Ana Maria Nogales e Lucio Rennó — professores da Universidade de Brasília (UnB) e pesquisadores do ObservaDF
A saúde continua sendo apontada como o principal problema para aproximadamente metade da população do Distrito Federal e se mantém como a área mais mal avaliada do governo, sem demonstrar sinais de melhora. Uma pesquisa recente do ObservaDF (https://observadf.unb.br/pesquisas/), realizada em abril de 2025 com 1.000 entrevistas em 29 regiões administrativas (RAs), corrobora essa preocupação, revelando um panorama de insatisfação persistente e, em alguns aspectos, agravada em comparação com um estudo similar de 2022.
Apesar da maioria dos entrevistados declarar-se saudável, essa percepção de bem-estar diminui consideravelmente entre aqueles que residem em áreas de baixa renda e não têm plano de saúde. Apenas 31% dos entrevistados no DF possuem plano de saúde, e essa proporção despenca para 20% nas regiões mais pobres, evidenciando uma cobertura privada inferior entre os mais vulneráveis.
Essa vulnerabilidade se reflete diretamente na ausência de cuidados preventivos: 52,1% das pessoas não realizaram um checape médico no último ano, sendo que esse percentual é ainda maior (55,8%) entre os mais carentes e sem plano de saúde. Tendências análogas são observadas em consultas odontológicas (47,4% não foram ao dentista) e na prática regular de exercícios físicos (40,9% não realizam atividades regularmente), com percentuais mais altos nas RAs de baixa renda e entre os sem plano de saúde. Esses dados sublinham as profundas desigualdades sociais que impactam diretamente a saúde da população do DF.

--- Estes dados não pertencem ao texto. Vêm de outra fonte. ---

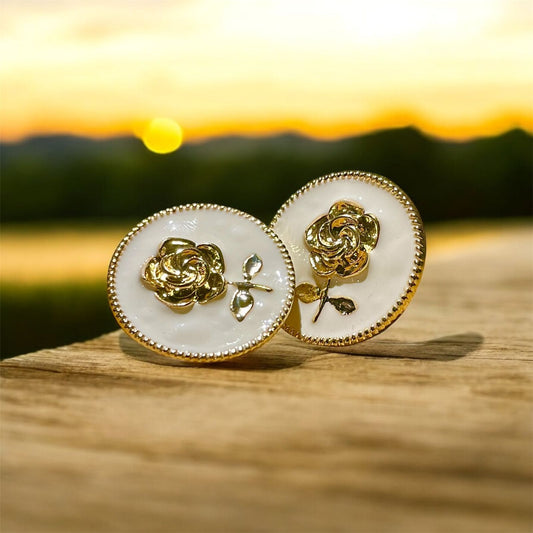 Golden Rose Studs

O sistema público de saúde no Distrito Federal é amplamente utilizado, com 75,5% das famílias tendo procurado algum serviço no último ano. As Unidades Básicas de Saúde (UBS) são as mais buscadas, com 63,9% de uso. As UBS se destacam positivamente na vacinação (71,8% de avaliações favoráveis), na atuação de enfermeiros e nas farmácias. No entanto, a marcação de consultas é o principal ponto negativo, criticada por 37,7% dos usuários. Médicos, em geral, recebem avaliações negativas, mas aqueles que atuam nas UBS são mais positivamente avaliados.
As Unidades de Pronto Atendimento (UPAs) são bem avaliadas pela estrutura física, mas severamente criticadas pelo longo tempo de espera (67% de avaliações negativas). Por outro lado, os hospitais públicos recebem avaliações majoritariamente negativas, com queixas concentradas em longas filas para emergências, exames, atendimento ambulatorial e, alarmantemente, cirurgias. Apenas a proximidade de casa e o atendimento de emergência nos hospitais têm avaliações relativamente positivas.
Profissionais como enfermeiros e agentes comunitários de saúde (ACS) são consistentemente melhor avaliados do que as instituições (UBS, UPAs e hospitais) e médicos, que registram altos níveis de insatisfação. As avaliações negativas, especialmente entre a população de baixa renda, se mantiveram ou pioraram em relação a 2022, indicando uma clara deterioração na qualidade do atendimento. As principais queixas espontâneas da população são: mau atendimento dos servidores (26%), filas nos prontos-socorros (14%) e falta de médicos (12,8%). Outras queixas relevantes incluem demora para tratamento, má gestão e falta de medicamentos.
Um achado interessante da pesquisa é que ter recebido visita de um agente comunitário de saúde (ACS) ou estar em programas como a Estratégia Saúde da Família (ESF) tende a melhorar a percepção sobre o sistema, especialmente sobre enfermeiros e UBS, embora a insatisfação com hospitais persista. A inclusão em programas de atenção primária, como a ESF, e o recebimento de visitas do ACS melhoram as percepções sobre o funcionamento geral do sistema.
Em resumo, o sistema público de saúde do Distrito Federal é um pilar essencial e amplamente utilizado, principalmente pelas camadas mais vulneráveis da população. Contudo, enfrenta altos níveis de insatisfação, com críticas consistentes voltadas à má qualidade do atendimento, às longas filas e à escassez de médicos. O ObservaDF, com este estudo detalhado, busca contribuir para o aprimoramento da atenção à saúde no Distrito Federal, evidenciando os principais "gargalos" e os aspectos de insatisfação da população, com a finalidade de subsidiar políticas públicas mais eficazes.